Source text:
((

“What did the zombie say to the whore?”
I looked at him blankly. “Um… what?”
He winked. “Keep the tip.”
Teenage delinquent Angel Crawford lives with her redneck father in the swamps of southern Louisiana. She’s a high school dropout, addicted to drugs and alcohol, and has a police record a mile long. But when she’s made into a zombie after a car crash, her addictions disappear, except for her all-consuming need to stay “alive”…
Angel Crawford pretty much got dealt the trashiest hand from life, which reaches an apex when she wakes up in a hospital after an apparent overdose. Thinking things couldn’t get much worse than being found on the side of the road naked by paramedics, she receives a brown paper bag and a note that changes her life completely.

))

Dataset extract:
((

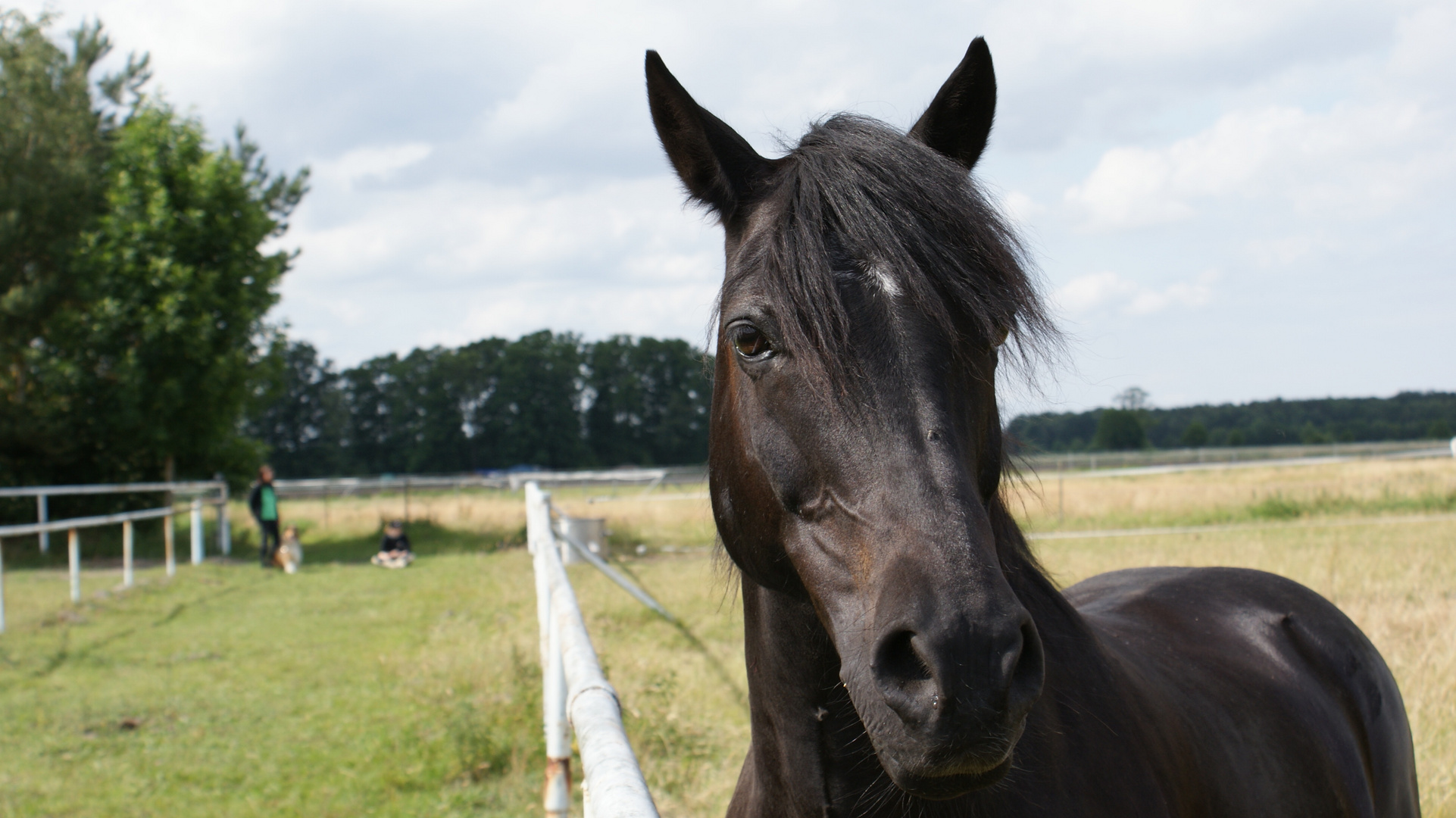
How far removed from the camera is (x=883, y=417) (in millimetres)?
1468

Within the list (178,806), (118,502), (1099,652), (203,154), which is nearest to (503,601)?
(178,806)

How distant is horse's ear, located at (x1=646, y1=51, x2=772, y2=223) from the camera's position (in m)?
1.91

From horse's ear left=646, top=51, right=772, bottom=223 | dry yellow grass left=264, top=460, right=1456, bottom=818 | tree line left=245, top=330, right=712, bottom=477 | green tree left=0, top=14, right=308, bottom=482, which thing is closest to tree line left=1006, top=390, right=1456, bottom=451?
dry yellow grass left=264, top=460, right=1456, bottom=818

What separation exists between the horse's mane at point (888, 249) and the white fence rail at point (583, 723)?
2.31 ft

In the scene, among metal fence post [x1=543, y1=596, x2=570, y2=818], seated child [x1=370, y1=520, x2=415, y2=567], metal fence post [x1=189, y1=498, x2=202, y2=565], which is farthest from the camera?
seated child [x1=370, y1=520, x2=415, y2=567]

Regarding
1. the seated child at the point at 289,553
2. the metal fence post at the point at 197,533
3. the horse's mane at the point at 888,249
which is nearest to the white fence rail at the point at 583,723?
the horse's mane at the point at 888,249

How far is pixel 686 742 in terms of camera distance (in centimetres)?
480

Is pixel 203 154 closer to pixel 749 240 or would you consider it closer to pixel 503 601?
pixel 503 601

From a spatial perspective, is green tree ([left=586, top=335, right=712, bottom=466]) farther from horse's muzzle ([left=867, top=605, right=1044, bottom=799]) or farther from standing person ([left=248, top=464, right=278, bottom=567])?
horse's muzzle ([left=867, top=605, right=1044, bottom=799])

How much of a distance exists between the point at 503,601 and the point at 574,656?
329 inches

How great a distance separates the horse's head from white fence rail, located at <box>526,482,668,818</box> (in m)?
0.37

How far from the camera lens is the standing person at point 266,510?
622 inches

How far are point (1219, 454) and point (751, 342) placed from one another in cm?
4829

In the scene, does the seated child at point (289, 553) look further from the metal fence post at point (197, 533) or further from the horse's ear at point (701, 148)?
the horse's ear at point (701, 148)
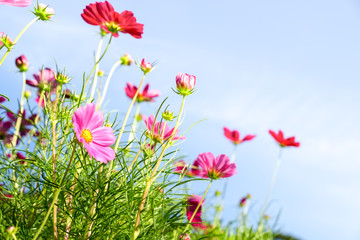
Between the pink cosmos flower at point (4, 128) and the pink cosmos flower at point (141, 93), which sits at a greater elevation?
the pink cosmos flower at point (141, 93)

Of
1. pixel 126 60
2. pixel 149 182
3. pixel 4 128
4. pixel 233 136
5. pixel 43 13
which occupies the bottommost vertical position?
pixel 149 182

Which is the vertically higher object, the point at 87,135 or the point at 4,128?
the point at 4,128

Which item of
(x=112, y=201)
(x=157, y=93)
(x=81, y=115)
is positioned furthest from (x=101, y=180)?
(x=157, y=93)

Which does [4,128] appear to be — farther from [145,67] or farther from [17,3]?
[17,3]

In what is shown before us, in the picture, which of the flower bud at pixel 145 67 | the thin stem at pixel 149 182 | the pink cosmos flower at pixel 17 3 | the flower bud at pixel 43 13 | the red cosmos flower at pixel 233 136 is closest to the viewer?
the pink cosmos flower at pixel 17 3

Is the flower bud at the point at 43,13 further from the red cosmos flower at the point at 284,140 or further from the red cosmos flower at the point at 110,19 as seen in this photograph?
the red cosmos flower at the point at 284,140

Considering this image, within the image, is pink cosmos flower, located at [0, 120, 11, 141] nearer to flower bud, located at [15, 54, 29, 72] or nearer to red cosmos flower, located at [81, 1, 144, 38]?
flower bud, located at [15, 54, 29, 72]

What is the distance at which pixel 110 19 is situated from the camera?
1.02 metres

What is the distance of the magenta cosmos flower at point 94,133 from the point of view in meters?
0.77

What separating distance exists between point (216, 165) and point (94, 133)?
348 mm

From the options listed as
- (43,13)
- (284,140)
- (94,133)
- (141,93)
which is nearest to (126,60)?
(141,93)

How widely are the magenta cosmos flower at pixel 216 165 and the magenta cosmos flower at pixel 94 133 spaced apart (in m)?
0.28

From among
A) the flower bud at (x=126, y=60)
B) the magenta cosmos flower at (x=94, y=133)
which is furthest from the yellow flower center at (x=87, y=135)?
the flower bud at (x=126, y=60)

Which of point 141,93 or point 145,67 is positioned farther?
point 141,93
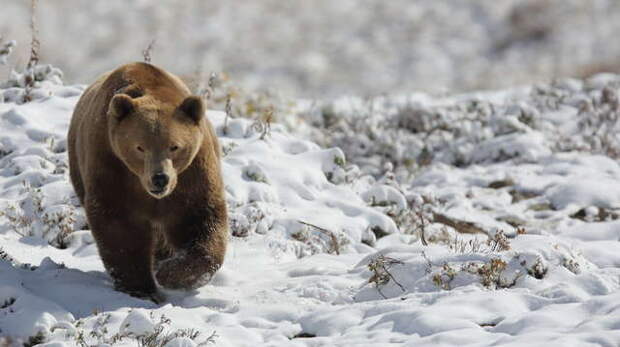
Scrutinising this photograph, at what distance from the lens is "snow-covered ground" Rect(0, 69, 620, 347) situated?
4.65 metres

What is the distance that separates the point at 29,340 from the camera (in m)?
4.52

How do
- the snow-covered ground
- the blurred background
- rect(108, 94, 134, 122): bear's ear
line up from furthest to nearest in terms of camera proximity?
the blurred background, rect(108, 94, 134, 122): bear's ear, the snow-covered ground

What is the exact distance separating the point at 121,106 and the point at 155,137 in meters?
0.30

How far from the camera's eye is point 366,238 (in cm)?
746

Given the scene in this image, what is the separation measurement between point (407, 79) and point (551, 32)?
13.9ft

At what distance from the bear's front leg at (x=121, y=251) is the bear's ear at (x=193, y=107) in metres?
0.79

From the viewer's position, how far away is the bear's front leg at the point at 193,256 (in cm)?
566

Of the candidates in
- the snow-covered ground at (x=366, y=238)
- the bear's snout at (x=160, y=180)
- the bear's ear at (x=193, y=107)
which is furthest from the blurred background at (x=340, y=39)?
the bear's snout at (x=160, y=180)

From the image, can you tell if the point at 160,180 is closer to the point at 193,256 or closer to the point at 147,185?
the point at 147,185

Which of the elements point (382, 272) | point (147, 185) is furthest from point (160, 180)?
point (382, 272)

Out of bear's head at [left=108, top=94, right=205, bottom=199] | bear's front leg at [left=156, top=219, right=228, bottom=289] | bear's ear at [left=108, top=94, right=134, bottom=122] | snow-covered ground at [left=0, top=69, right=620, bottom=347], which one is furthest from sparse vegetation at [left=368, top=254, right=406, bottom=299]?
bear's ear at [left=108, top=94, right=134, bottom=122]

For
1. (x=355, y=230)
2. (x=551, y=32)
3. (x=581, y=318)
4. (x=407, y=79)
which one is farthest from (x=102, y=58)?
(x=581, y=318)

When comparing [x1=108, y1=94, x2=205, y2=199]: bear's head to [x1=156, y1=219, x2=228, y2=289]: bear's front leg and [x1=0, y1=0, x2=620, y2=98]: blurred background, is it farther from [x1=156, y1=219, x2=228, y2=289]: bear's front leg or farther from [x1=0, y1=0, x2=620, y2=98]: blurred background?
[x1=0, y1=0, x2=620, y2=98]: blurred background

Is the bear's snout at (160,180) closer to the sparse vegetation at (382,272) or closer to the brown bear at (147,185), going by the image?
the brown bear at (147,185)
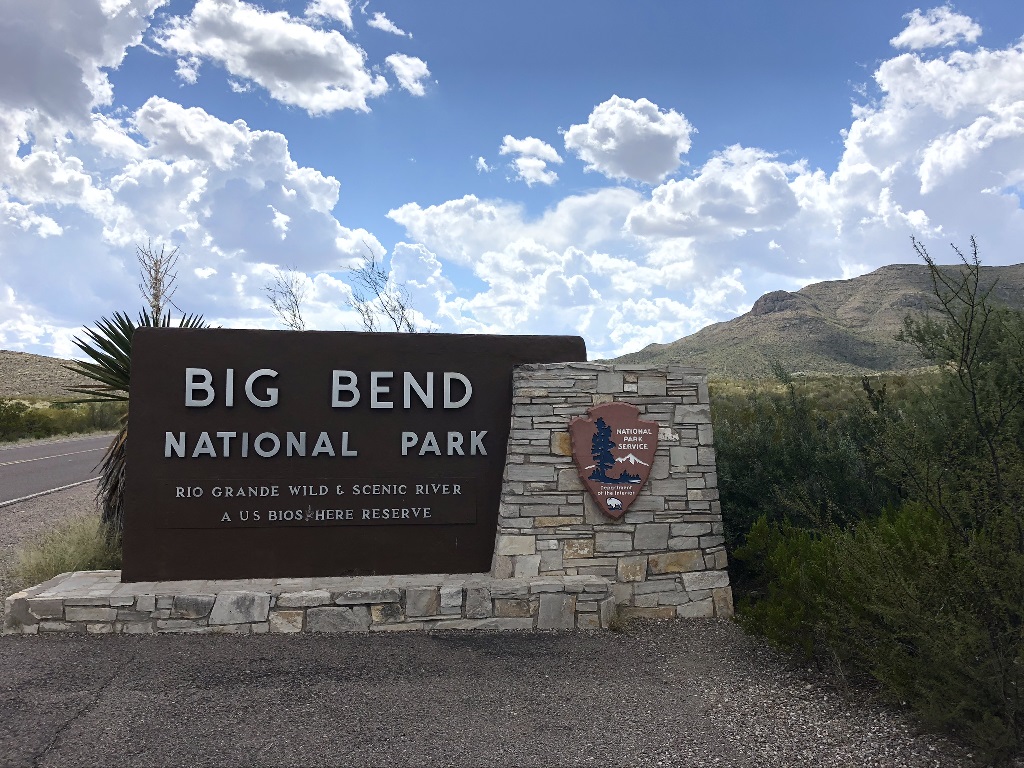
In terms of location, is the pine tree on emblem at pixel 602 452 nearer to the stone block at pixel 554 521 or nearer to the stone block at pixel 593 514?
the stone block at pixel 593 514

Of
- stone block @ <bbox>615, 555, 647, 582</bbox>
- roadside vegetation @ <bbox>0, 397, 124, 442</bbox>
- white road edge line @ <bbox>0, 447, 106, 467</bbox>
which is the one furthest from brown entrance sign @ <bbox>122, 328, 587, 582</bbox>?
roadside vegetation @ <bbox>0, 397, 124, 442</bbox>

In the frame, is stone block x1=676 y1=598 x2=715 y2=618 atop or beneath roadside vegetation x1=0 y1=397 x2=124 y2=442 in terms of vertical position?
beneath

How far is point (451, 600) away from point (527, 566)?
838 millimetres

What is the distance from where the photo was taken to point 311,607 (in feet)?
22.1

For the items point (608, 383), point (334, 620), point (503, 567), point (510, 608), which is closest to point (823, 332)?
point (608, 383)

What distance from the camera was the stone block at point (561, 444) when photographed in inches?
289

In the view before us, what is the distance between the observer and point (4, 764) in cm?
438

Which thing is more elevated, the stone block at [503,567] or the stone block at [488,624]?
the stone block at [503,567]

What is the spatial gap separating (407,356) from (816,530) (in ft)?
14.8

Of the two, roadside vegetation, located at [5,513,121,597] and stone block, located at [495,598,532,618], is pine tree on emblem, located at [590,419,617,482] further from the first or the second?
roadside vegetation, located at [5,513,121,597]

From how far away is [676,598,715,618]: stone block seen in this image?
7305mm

))

Requirement: Reproduce the passage about Angel Crawford word for word, from start to finish.

Answer to this problem:
“What did the zombie say to the whore?”
I looked at him blankly. “Um… what?”
He winked. “Keep the tip.”
Teenage delinquent Angel Crawford lives with her redneck father in the swamps of southern Louisiana. She’s a high school dropout, addicted to drugs and alcohol, and has a police record a mile long. But when she’s made into a zombie after a car crash, her addictions disappear, except for her all-consuming need to stay “alive”…
Angel Crawford pretty much got dealt the trashiest hand from life, which reaches an apex when she wakes up in a hospital after an apparent overdose. Thinking things couldn’t get much worse than being found on the side of the road naked by paramedics, she receives a brown paper bag and a note that changes her life completely.